Resilience lets a lot of us keep spinning on the hamster wheel. Some of us grow a callus from hard childhoods, some are just tougher by nature. Many of Klobuchar’s former staffers survived those rough tactics and stuck around, which creates a “survivor effect” — if you stay long enough you start to feel like you’ve earned something. Maybe you even win begrudging respect from a bad boss. But that doesn’t mean it’s healthy.

I’ve had difficult managers, and each showed me new ways not to treat people. In one job I was the golden child who could do no wrong, but I watched the same manager tear others down on calls and make life miserable. I didn’t want to stay, and I tried to raise the issue with other leaders. I’d challenge long-term staffers everywhere to ask whether they’re enabling the problem by staying out of loyalty to surviving it. Easier said than done, especially if a boss badmouths staff to future employers.

Despite writing about sticking it out at work, I’ll admit this: you need a decent leader. An adult boss who treats everyone with respect — staff, waiters, drivers, customer-service reps, family — makes all the difference. Resilience is valuable, but only for the work itself. Don’t settle for a toxic boss; leave if you can.

This isn’t a judgment on Klobuchar’s ability to do a tough job. Her pragmatism and toughness may be necessary. Still, can a team win if its leader is a jerk? Plenty of examples — in sports and business — show that being tough and strategic often comes hand-in-hand with being a jerk.

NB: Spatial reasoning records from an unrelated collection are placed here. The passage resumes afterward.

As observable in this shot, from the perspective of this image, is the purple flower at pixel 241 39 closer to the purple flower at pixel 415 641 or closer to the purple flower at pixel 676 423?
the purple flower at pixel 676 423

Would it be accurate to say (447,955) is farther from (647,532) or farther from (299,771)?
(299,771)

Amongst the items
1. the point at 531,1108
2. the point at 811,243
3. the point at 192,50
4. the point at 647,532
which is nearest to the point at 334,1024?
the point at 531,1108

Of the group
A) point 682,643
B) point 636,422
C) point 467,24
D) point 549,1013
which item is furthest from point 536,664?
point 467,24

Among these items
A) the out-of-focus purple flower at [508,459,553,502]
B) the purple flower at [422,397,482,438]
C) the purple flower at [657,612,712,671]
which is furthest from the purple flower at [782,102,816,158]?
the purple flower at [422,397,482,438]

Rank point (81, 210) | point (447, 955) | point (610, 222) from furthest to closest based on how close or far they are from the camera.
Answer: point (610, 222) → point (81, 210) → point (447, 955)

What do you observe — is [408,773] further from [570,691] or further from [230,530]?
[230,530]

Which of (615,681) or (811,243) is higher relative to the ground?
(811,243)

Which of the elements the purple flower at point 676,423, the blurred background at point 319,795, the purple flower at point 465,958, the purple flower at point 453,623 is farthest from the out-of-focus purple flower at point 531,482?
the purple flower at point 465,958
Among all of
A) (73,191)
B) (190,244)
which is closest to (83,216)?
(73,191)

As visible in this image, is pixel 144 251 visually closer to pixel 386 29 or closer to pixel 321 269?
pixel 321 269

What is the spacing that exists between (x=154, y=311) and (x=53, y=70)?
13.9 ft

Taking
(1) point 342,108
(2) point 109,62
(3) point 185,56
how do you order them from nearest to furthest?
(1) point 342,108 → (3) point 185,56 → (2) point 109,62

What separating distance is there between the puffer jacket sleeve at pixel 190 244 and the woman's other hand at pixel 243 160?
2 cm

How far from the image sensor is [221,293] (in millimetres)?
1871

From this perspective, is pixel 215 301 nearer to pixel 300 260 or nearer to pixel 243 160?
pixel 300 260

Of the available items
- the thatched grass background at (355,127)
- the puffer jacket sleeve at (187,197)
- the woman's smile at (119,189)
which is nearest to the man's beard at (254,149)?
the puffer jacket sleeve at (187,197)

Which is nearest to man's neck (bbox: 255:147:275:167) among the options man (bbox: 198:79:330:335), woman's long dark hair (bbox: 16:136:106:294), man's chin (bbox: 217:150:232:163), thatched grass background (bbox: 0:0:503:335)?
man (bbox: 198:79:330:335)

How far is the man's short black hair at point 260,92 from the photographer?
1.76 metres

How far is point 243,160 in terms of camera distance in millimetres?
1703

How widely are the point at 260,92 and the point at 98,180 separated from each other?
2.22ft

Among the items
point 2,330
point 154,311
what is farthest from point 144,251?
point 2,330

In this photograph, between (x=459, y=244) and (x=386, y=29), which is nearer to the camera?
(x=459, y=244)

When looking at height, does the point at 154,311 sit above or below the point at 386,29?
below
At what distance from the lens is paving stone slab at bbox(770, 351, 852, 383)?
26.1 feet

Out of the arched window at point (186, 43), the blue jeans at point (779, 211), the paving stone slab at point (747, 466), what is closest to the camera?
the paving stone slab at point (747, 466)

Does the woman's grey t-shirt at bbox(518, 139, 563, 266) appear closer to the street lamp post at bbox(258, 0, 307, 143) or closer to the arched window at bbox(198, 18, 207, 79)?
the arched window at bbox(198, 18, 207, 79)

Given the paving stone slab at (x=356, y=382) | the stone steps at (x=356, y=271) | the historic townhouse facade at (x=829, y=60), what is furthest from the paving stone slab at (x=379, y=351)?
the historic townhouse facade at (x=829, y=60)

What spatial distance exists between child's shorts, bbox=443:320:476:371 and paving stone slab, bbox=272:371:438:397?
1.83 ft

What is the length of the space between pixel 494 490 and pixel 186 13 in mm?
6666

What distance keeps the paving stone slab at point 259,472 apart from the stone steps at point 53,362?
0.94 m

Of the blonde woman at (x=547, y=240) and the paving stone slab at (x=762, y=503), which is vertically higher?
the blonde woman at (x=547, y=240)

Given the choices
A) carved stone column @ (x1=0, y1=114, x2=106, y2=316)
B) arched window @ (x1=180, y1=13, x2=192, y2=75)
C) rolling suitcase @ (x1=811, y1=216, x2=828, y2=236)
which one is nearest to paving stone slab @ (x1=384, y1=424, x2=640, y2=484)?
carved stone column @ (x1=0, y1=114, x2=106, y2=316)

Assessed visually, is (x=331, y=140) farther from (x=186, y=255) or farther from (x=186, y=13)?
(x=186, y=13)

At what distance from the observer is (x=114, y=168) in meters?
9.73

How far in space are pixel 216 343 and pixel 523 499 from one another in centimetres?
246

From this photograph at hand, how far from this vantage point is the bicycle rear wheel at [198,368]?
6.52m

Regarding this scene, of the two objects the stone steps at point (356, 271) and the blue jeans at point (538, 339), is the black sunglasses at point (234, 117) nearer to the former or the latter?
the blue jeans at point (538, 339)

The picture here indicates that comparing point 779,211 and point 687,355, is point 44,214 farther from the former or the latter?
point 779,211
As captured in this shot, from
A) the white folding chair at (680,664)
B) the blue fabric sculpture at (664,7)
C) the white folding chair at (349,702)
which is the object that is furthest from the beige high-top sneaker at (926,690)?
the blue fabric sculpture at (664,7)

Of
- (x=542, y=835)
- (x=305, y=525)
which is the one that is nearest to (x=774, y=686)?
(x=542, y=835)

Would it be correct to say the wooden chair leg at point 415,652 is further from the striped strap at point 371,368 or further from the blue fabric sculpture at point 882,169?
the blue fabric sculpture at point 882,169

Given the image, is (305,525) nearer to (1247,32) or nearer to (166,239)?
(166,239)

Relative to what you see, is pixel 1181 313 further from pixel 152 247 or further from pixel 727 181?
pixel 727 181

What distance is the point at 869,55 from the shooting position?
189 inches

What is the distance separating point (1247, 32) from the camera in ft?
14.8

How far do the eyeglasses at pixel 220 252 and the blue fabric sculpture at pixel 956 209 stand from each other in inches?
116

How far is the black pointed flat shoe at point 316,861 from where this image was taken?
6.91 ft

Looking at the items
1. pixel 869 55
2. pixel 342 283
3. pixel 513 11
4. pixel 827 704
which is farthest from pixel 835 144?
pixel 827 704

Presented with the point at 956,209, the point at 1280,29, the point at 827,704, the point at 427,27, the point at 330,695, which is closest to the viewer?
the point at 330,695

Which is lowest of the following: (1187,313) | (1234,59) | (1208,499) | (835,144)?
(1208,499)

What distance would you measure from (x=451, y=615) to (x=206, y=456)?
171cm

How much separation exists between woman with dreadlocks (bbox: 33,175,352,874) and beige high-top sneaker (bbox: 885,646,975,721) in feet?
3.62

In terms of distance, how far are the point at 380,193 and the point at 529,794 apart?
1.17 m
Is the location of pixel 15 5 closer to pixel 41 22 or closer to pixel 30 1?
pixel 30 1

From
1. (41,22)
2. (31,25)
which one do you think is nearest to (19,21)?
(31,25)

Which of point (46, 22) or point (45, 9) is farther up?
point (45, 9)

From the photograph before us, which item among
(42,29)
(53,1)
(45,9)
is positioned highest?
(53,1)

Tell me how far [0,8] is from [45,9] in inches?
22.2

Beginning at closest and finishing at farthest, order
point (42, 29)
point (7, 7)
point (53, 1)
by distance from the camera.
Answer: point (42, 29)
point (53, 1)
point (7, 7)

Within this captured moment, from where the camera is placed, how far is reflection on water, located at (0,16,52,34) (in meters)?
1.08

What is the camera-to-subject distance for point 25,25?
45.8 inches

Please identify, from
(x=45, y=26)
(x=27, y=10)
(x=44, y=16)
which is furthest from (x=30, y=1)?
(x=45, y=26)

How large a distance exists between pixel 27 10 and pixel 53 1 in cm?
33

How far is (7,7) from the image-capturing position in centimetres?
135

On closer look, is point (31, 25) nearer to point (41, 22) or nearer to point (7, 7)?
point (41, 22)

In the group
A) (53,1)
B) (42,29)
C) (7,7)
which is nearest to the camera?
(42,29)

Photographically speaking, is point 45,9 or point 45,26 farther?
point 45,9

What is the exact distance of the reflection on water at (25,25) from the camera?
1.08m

But there are leaders who inspire without being cruel.

Search for “leaders who treat their employees well” and you won’t get a neat list from Google, but they do exist. From my experience, when my boss was an ass my work suffered; when leaders built trust and led by example, my performance improved dramatically. It’s a simple equation.

Klobuchar could learn to lead people better. Her pattern of high turnover and harsh treatment suggests she forgets the human side of a workplace. Toxic environments can change. The best products and most lasting innovation come from teams that feel safe and trusted. A senator’s office or a campaign shouldn’t be different.

Bob Sutton’s work is full of useful insight on why jerk leaders fail and how to handle or change that behavior. His book The No Asshole Rule is worth reading. I hope Klobuchar becomes the kind of leader she wants to appear to be: tough and decisive, but with real compassion.

Look at Steve Jobs: he was famously harsh early on, then grew into a more grounded leader after returning to Apple, trusting others and helping spark an incredible turnaround. Time and maturity can change a driven, demanding person into a more effective leader. We’ll see if the same happens with other intense leaders whose workaholic styles have left staff behind, and with figures like Jeff Bezos, whose views on work-life balance and treatment of workers have drawn scrutiny. There’s plenty more to say on those cases, but that can wait for another day.